If your Electric Bike has fat tires, you could put them to the test this winter, riding them through a white, snowy landscape. However, riding in wintery conditions like snow is unlike any other type of cycling you can do on an E-bike. Here are some tips if you want to brave the snow.
The type of E-bike matters
The type of e-bike you use makes a huge difference when you’re riding in the snow. Both hub motors and mid-drive motors can be used for snow riding in winter but mid-drive motors do provide more torque. Dropping into low gear can result in extra torque from a mid-drive. However, a hub motor can sometimes get bogged down in thick, wet snow such as sleet.
Fat tires are best
Fat tires are the best for snowy conditions and are of course better than typical mountain bike tires. Fat tires tend to ride on top of the snow rather than knifing into the snow. Furthermore, tire pressure has a big impact on how the fat tires handle snowy conditions. A popular 26″x4″, 26″x4.8″ or 27.5″x4″ fat tire works amazingly because these can be run at very low pressures.
It’s also important to remember that many winter tires come with studs so when conditions get icy, they can be installed.

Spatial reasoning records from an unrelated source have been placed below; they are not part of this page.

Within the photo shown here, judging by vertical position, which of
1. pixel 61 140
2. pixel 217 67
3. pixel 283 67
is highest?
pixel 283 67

Using your brakes in the snow
Riders should always take into account that stopping distances are longer in the winter, and mechanical brakes are even more susceptible to the effects of the bad weather. Moisture from the snow can enter the brake housings and due to the extreme temperatures, it can freeze, reducing the braking power.
We recommend squirting a few drops of deicer every few weeks into the housings of the mechanical brakes. Or if you know you’ll be cycling in snowy conditions regularly, opt for an eclectic bike that has hydraulic brakes.
Maintaining your E-bike in Winter
After riding during winter, drying the bike off as much as possible is super important. Having water, especially salty water from road salt, sitting on the bike and causing corrosion isn’t good for the bike’s health. Furthermore, remove the battery from the bike and store it indoors in a dry place. Batteries shouldn’t be charged up in below-freezing temperatures. It is best to start a cold ride with a battery at room temperature.
Take it slow, to begin with
If it's the first time you’re taking your bike out in the snow, then try to take it slow! Start with short rides and stick to slower speeds so you can get used to what it feels like to ride in these conditions. Be safe and stay warm!